Wherein, described first stage piston assembly has the first main oil pocket and the second main oil pocket, and described second piston assembly has respectively the first secondary oil pocket and the second secondary oil pocket that links to each other with the second main oil pocket with the first main oil pocket.

Wherein, link to each other by the oil transportation road that is arranged in the first piston assembly between the described first main oil pocket and the described first secondary oil pocket, link to each other by the oil transportation road that is arranged in second piston component between the described second main oil pocket and the described second secondary oil pocket.

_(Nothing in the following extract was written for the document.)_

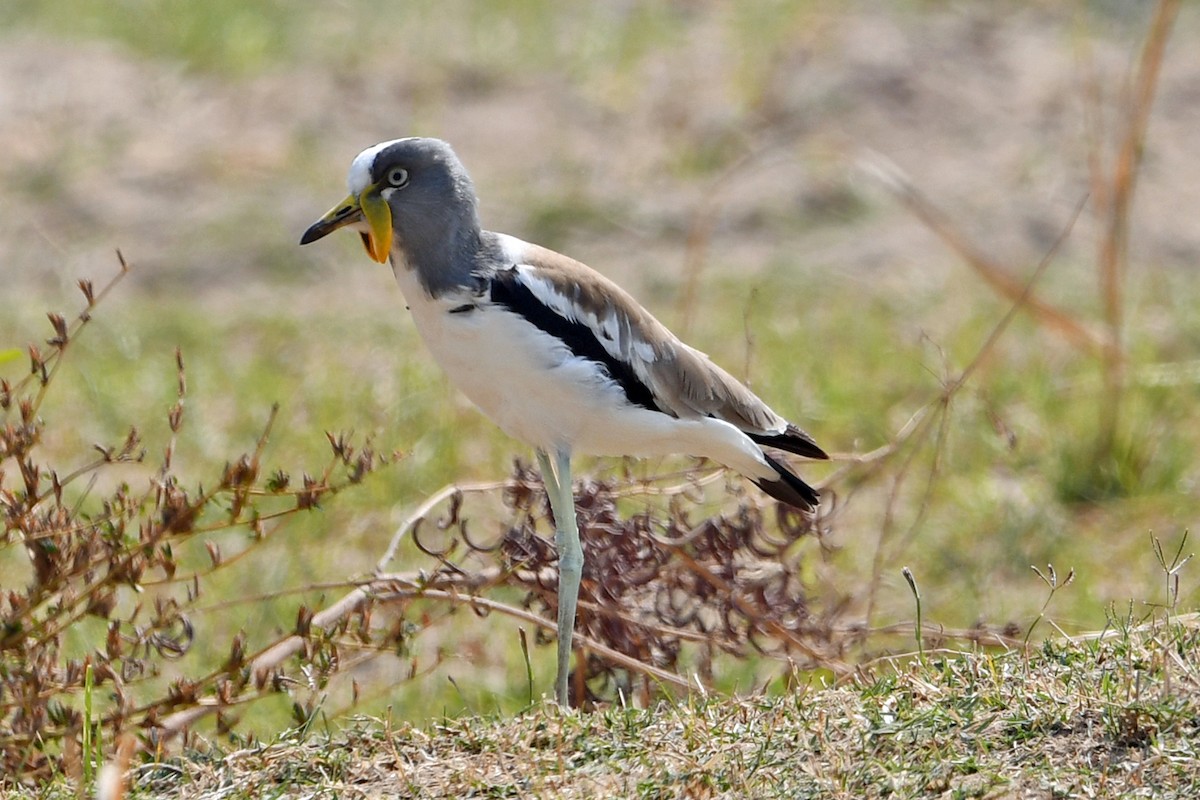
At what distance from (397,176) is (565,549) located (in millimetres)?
1042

The hinged pressure head of the described other end of every group of bow pressing arm of the present utility model, described pressure head links to each other with the first piston bar so that by described first piston bar move back and forth the promotion pressure head, extend laterally to the fuselage outside thereby promote bow pressing arm;

Wherein, described pressure head side is provided with slide block, contacts with the inner surface of fuselage so that pressure head is being led by described slide block;

Wherein, described pressure head links to each other with described first piston bar by bearing pin.

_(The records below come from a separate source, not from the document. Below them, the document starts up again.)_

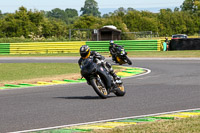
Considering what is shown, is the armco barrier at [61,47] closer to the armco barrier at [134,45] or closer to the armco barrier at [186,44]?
the armco barrier at [134,45]

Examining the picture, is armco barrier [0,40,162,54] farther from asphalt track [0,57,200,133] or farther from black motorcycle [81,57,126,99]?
black motorcycle [81,57,126,99]

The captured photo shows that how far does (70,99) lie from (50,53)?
28.4 m

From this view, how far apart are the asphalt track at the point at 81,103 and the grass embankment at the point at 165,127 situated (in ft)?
3.89

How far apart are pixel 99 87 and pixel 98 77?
9.2 inches

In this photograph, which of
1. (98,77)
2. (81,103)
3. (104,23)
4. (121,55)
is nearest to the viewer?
(81,103)

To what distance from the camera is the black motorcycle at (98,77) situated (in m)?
10.6

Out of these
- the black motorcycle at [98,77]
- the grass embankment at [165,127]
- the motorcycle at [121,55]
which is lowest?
the motorcycle at [121,55]

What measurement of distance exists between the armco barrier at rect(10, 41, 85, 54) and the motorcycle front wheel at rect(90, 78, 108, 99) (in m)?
28.7

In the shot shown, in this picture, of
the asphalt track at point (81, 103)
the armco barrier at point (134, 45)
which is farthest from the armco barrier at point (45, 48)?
the asphalt track at point (81, 103)

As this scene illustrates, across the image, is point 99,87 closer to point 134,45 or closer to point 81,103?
point 81,103

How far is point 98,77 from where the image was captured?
35.6 feet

The utility model extruding-enlarging branch tray machine improves outside the operating efficiency of extruding-enlarging branch tray machine except having by selecting the preferable ratio of hydraulic cylinder diameter and maximum squeezed distance for use, also has the following advantages:

The employed boosting oil cylinder of the utility model has been set up one group of new piston component or member in the inside of original one group of piston component or member, increased the lifting surface area of first piston assembly by new piston component, its lifting surface area is substantially equal to big piston area and valve piston area sum, therefore under the hydraulic cylinder appearance and size situation identical with hydraulic system pressure, can significantly improve the thrust of hydraulic cylinder by the output of first piston assembly, avoided in construction, running into hard or during soil property that viscosity is bigger, make extruding-enlarging branch tray machine can't realize the problem of squeezed construction owing to resistance is excessive; Therefore avoided owing to the problem that the limited length that causes squeezed arm of squeezed power is restricted can increase load dish disk track and effective bearing area by improving the length of squeezed arm, thereby significantly improve the supporting capacity of compacted bearing disk pile.

Brief Description Of Drawings

Fig. 1 is the structural representation of the utility model extruding-enlarging branch tray machine;

Fig. 2 is the longitudinal sectional view of boosting oil cylinder in the utility model extruding-enlarging branch tray machine, and wherein the big piston bar is in the state that is recovered to cylinder interior.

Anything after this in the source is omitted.